◆ Exercise details ◆
Print the line containing "How much of" and each line after it through the end, please, with nothing added.

(Data extracted from a collection)
..............................

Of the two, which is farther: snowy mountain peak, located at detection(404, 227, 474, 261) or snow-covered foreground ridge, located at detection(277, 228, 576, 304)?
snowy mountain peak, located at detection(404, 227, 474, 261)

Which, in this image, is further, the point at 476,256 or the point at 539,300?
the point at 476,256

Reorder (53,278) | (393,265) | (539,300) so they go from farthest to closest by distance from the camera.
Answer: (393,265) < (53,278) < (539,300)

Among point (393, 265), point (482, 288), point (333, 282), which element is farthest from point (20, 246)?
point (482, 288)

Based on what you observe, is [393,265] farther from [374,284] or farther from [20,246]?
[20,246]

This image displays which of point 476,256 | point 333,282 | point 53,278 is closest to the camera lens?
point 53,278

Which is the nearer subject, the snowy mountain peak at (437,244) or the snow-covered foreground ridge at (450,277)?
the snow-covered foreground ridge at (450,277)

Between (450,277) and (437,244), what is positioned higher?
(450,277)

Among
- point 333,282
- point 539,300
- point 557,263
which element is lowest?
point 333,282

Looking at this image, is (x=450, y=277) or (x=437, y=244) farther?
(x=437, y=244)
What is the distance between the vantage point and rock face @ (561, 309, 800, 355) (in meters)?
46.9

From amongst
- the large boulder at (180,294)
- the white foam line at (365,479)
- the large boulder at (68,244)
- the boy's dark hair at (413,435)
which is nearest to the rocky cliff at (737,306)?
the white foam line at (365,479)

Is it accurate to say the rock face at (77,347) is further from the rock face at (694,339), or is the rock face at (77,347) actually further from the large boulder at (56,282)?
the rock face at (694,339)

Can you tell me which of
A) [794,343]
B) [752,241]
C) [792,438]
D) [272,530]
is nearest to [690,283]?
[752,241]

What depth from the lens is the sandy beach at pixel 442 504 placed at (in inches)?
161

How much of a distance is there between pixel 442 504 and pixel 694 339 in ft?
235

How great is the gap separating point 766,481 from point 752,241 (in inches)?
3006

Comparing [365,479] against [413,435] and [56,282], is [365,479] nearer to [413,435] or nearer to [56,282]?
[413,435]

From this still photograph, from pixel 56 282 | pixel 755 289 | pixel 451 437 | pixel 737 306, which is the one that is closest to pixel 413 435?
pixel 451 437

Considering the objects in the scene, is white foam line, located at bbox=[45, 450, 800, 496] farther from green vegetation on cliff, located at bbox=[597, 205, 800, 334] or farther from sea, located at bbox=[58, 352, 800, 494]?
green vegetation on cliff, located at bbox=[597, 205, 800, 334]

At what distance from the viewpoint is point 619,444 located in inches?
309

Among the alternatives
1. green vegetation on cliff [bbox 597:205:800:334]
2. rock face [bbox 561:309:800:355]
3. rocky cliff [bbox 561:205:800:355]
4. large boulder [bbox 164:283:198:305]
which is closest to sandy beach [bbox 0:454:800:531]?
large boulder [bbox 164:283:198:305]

..............................

◆ Finished task ◆
How much of a distance is there between pixel 442 504 and pixel 694 339 in ft?
235

How great is the gap separating point 766,481 from point 752,241 (in inches)?
3006

Comparing [365,479] against [413,435] and [56,282], is [365,479] nearer to [413,435] or nearer to [56,282]?
[413,435]

From this still photograph, from pixel 56 282 | pixel 755 289 | pixel 451 437 | pixel 737 306, which is the one that is closest to pixel 413 435?
pixel 451 437

Considering the objects in the scene, is white foam line, located at bbox=[45, 450, 800, 496] farther from green vegetation on cliff, located at bbox=[597, 205, 800, 334] or farther from sea, located at bbox=[58, 352, 800, 494]?
green vegetation on cliff, located at bbox=[597, 205, 800, 334]

At what distance from the viewpoint is point 619,444 located in inches?
309

Among the alternatives
1. green vegetation on cliff [bbox 597:205:800:334]
2. rock face [bbox 561:309:800:355]
3. rocky cliff [bbox 561:205:800:355]
4. large boulder [bbox 164:283:198:305]
which is closest to sandy beach [bbox 0:454:800:531]?
large boulder [bbox 164:283:198:305]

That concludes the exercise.